**Text block:**

Disclaimer: This is not a tutorial for elixir, it’s just a short brief intro of what elixir could do and why it matters
So the past couple of weeks I have been playing with elixir. it’s actually pretty good and how it has evolved over the years, seems unbelievable!!!!, I have followed some functional programming techniques in OOP languages but i never truly understood what i could even further do with that.
Elixir is a mighty warrior from the world of Functional programming, Learning elixir is easy compared to learning Erlang and to be fair it has inherited everything from Erlang and it runs on Erlang VM (BEAM).
So what can i do with elixir?
Suppose you have an iot device, something like a weather sensor, that is deployed around the world to collect the weather data, maybe around 1 million devices. These devices send the collected data to the server at specific time intervals. For a typical scenario, some may consider doing a rewrite of the existing code base to make it more distributed and scalable for the future.

**Extracted entries:**

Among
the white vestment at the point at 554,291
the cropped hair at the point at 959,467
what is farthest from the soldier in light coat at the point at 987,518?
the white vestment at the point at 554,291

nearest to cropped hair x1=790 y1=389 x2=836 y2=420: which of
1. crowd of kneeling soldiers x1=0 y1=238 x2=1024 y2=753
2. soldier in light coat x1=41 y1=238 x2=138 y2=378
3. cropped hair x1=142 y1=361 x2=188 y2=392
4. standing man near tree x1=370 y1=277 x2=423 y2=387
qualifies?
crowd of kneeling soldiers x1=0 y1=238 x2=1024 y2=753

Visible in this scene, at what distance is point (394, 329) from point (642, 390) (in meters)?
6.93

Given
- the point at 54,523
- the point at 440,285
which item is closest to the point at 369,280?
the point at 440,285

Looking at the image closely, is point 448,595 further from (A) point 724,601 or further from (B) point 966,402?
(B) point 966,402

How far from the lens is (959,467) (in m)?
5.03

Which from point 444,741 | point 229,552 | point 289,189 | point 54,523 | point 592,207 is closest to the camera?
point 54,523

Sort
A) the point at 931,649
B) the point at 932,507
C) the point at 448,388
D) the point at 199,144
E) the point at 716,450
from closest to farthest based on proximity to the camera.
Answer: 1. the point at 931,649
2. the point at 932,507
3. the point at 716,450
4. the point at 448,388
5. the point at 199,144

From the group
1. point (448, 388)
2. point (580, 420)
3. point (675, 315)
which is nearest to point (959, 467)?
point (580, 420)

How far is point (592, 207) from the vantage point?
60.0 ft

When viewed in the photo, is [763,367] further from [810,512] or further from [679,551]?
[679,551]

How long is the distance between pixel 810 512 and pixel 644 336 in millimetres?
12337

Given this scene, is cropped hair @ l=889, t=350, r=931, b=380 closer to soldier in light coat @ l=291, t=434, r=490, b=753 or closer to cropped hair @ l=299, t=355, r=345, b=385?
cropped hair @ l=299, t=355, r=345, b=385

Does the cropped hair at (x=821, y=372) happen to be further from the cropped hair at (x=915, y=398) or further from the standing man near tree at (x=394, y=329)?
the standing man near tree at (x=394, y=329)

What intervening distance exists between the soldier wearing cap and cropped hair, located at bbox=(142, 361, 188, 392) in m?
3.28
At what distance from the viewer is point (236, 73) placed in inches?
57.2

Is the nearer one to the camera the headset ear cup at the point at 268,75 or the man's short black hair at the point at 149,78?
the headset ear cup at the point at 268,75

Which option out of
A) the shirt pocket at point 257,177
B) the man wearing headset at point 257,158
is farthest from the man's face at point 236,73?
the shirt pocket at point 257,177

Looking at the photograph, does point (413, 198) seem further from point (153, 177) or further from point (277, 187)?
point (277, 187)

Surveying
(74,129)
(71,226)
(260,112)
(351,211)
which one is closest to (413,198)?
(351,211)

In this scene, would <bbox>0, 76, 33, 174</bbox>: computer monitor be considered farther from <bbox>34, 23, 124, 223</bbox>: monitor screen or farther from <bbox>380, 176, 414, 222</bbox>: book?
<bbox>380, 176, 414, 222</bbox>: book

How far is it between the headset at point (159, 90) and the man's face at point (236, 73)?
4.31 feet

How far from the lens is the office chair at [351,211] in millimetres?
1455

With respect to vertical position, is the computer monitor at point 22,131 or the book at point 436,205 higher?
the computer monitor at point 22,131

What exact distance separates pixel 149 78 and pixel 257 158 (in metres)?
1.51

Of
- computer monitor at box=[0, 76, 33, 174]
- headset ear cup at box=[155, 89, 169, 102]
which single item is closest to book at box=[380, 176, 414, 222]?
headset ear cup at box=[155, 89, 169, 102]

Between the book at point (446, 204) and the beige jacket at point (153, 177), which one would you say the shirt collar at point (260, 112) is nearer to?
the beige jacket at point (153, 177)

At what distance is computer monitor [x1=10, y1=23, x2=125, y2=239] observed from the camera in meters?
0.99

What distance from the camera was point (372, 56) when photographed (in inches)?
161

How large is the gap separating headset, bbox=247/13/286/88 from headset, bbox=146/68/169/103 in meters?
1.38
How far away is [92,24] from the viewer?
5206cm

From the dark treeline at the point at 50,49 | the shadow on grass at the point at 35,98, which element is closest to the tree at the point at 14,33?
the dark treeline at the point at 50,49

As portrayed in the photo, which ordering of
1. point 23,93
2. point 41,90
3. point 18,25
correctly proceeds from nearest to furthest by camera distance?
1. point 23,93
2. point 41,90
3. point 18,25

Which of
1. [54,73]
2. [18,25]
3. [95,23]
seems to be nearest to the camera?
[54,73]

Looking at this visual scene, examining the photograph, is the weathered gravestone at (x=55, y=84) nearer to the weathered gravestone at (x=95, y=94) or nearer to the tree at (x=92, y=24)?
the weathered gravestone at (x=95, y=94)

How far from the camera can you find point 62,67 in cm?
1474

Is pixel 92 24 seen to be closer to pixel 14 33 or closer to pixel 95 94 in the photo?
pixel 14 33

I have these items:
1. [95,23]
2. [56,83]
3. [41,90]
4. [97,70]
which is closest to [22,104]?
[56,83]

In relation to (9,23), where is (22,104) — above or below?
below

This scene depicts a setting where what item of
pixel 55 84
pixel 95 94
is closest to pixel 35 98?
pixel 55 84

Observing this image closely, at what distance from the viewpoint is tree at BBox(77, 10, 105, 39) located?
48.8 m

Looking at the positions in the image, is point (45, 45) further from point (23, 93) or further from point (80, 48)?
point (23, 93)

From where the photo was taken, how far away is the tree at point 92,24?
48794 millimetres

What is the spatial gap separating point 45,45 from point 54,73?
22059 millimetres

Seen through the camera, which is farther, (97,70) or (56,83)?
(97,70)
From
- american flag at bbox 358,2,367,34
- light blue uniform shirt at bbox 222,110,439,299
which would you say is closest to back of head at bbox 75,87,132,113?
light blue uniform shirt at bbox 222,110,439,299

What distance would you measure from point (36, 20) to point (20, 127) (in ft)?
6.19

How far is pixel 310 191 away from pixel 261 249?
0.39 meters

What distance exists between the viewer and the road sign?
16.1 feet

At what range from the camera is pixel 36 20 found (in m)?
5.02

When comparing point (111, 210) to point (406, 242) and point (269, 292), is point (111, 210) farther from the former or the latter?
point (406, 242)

**Stated goal:**
Name every programming language and virtual machine mentioned in the Elixir post. Rely on the Elixir post alone.

**Result for this exercise:**
- Elixir
- Erlang
- Erlang VM (BEAM)